I could probably whip something out in perl real quick, to fetch and
extract the interesting tokens/symbols/whatever.

I think I know the output you want, but maybe paste a sample and what
you want extracted.  Also, what means would I have to get the data?  CLI
via telnet/ssh?  snmp MIB?

Gary




>>> [EMAIL PROTECTED] 4/10/2006 4:26:24 PM >>>
Hhmm...  Next time I'll try to engage brain before typing, of course
IP/AS
mappings are unique to the BGP peer.  It IS a dynamic protocol after
all!
 
Sounds like what is needed is some sort of perl script or some such
thing
that could run against a local router and build the AS-list.txt file so
that
it would be unique for that particular installation.  Thinking Cisco,
if it
just pulled the most distant AS number out of the path shown on a "show
ip
bgp" command that would be hugely helpful; at least for those of us
who
aren't running sites with many differing BGP connections.  I wish I was
a
programmer, I'd offer to help with it.  Unfortunately I'm just a
network
guy, when I try to delve into attempts at writing code I just manage to
get
myself into trouble.  If anyone has a script that does this already,
or
somebody with the ability can write it, I'll be more than happy to test
and
provide any assistance I possibly can.
 
John
 
 

  _____  

From: [EMAIL PROTECTED] [mailto:[EMAIL PROTECTED] On Behalf
Of
Burton Strauss
Sent: Monday, April 10, 2006 8:21 AM
To: [email protected] 
Subject:  RE: [Ntop] AS-list.txt help


Um... AS-list.txt.gz
 
 
You are misreading the messages - AS works fine, within the limitations
of
the data it is given... which is crud.  Why?
 
(1) AS->IP data doesn't exist or isn't freely available to us.
(2) Even what we can get isn't very good.
(3) Trying to create it yourself will probably get you banned from
various
servers - because it's a nasty process.
 
 
#2?
 
Remember, each 'provider' of AS 'data' is seeing it from different
points
with different aggregation - there's no such thing as a master list. 
Nor is
the mapping between AS' and IP very good.
 
Read the line in the page @ cidr-report.org: "This report is generated
from
<http://bgp.potaroo.net/as4637> an analysis of theBGP routing table
within
AS4637 (Reach), and was produced at Mon Apr 10 23:47:17 2006 AEST."
Unless
you have the same ISP and are part of the same block, even that data
(and
it's one of the best sets) may not be very useful. 
 
Surprised?  Think about it...

▸ **List of tasks**
a) Translate this sentence from the email thread about AS-list.txt into Spanish: "Unless you have the same ISP and are part of the same block, even that data (and it's one of the best sets) may not be very useful."
b) The email thread about AS-list.txt gives numbered reasons why the AS data is poor. List all of them.
Please answer using only the email thread.

▸ **Provided data**
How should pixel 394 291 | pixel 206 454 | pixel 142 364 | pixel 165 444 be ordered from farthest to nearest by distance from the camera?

▸ **Answers per task**
a) A menos que tengas el mismo ISP y formes parte del mismo bloque, incluso esos datos (y son uno de los mejores conjuntos) pueden no ser muy útiles.

b)
1. AS->IP data doesn't exist or isn't freely available to us.
2. Even what we can get isn't very good.
3. Trying to create it yourself will probably get you banned from various servers, because it's a nasty process.